Auf eine beeindruckende Tradition blickt der Stand der Gerberei Vill zurück. „Unseren Betrieb gibt es seit 1810, in der siebten Generation“, erzählt Patrick Vill, der heute gemeinsam mit seiner Schwester Jessica in Kempen ist. Ihr Betrieb aus Horstmar in der Nähe von Münster gehört zu den ältesten Gerbereien in Deutschland. Da gibt es kuschelige Lammfelle und Wollsocken. Die Fahrradsattel aus Lammfell sind handgenäht. Niedlich sind die von Jessica Vill selbst genähten winzigen Lauflern-Lederschühchen für Babys.

Eher pessimistisch blickt Familie Winkler aus Dülmen an ihrem Gardinenstand in die Zukunft. „Wir haben keinen Nachfolger, wollen aber noch so lange weitermachen, wie es die Gesundheit zulässt“, sagen sie. Dabei sei das Einkaufen auf einem Markt viel nachhaltiger als Bestellungen im Internet, geben sie zu bedenken.

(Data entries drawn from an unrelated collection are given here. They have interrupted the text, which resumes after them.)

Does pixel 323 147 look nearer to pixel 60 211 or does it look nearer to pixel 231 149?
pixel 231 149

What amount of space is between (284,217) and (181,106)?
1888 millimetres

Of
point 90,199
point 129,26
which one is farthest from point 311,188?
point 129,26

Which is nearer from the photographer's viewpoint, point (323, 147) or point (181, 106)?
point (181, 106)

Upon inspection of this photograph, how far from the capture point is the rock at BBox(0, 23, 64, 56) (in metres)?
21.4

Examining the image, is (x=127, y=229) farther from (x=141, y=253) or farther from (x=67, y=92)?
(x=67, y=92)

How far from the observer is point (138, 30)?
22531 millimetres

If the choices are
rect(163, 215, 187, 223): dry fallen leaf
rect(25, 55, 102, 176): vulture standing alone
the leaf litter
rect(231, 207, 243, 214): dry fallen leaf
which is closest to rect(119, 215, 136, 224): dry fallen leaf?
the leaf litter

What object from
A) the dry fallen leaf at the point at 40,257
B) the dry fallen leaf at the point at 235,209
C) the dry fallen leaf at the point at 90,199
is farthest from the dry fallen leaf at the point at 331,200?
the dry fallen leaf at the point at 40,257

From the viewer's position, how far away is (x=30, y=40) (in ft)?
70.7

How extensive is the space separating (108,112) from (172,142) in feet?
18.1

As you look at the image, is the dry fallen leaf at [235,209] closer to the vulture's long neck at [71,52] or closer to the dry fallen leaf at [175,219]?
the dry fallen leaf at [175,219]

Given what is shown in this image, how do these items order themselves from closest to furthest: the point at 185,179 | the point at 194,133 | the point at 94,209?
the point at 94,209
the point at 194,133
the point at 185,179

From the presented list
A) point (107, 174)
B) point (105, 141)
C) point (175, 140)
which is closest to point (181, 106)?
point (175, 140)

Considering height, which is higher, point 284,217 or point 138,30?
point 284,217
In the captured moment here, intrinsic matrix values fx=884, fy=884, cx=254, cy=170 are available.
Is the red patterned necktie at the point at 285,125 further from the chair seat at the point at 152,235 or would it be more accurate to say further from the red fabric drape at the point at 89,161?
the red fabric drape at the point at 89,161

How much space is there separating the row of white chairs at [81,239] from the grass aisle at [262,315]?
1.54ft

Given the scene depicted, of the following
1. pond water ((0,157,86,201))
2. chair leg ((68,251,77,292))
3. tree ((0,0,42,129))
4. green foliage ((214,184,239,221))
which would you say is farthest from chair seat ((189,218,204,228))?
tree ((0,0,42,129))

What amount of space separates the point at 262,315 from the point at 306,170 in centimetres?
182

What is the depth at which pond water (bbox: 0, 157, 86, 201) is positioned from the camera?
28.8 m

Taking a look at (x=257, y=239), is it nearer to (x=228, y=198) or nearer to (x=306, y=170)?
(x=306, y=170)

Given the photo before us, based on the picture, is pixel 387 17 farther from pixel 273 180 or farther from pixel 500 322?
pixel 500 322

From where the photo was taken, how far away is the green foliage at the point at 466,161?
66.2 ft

Alexander Kluck aus Niederkrüchten ist da schon optimistischer. Er verkauft große und kleine Bürsten, Besen, Staubwedel und Co. Vieles ist aus Naturmaterialien hergestellt, wie die Staubwedel aus Holz und Straußenfedern oder die Besen aus Reisig. Er, seit 36 Jahren auf Märkten zuhause, sieht eine Zukunft für seine Branche, gerade weil viele Haushaltswarengeschäft und sonstige Einzelhandelsläden schließen. „Leider wird im Moment alles teurer, das ist unser nächstes Problem“, sagt er.